RECORDS FOR THE EXERCISE:

%%

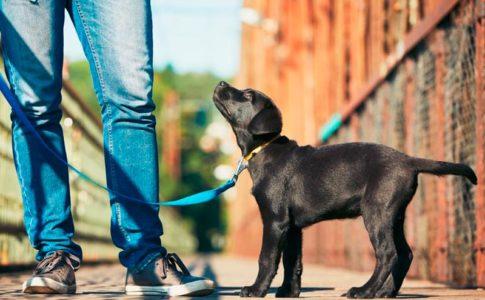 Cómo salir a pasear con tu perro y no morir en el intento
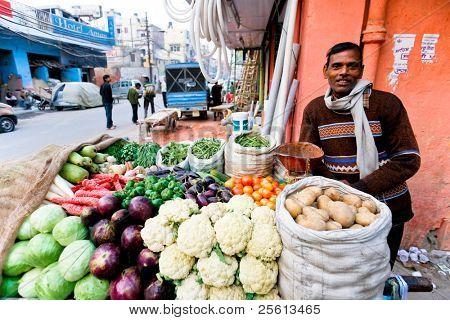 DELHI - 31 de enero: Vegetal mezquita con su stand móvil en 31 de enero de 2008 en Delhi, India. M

%%
%%

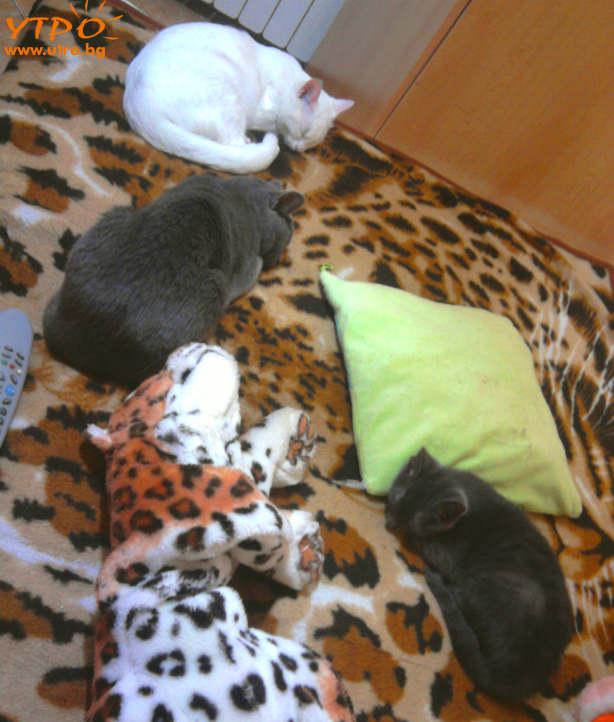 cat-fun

%%

TASK REQUIREMENTS: Your answer must be the lines above from the one holding "Cómo salir a" up to and including the one holding "DELHI - 31 de", exact and with no pictures.

ANSWER SPACE:
 Cómo salir a pasear con tu perro y no morir en el intento
 DELHI - 31 de enero: Vegetal mezquita con su stand móvil en 31 de enero de 2008 en Delhi, India. M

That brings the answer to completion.